_GIVEN INFORMATION_.
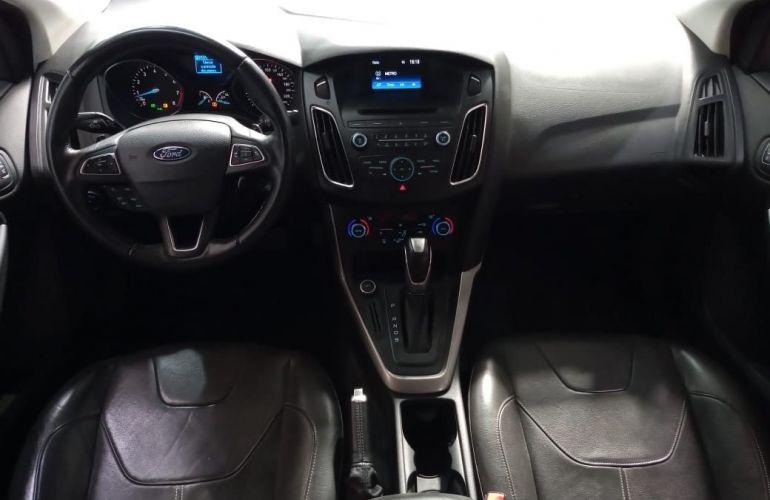 Ford Focus 2.0 SE Plus Sedan 16v - Foto #9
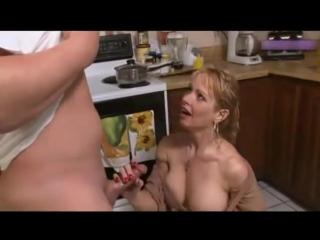 Порно кончил в писю маме друга своего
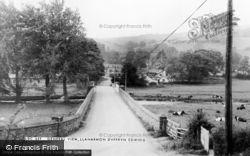Llanarmon Dyffryn Ceiriog, General View c.1965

_WHAT YOU HAVE TO DO_.
Transcribe the full listing above exactly, with the images removed.

_SOLUTION TO THE PROBLEM_.
 Ford Focus 2.0 SE Plus Sedan 16v - Foto #9
 Порно кончил в писю маме друга своего
Llanarmon Dyffryn Ceiriog, General View c.1965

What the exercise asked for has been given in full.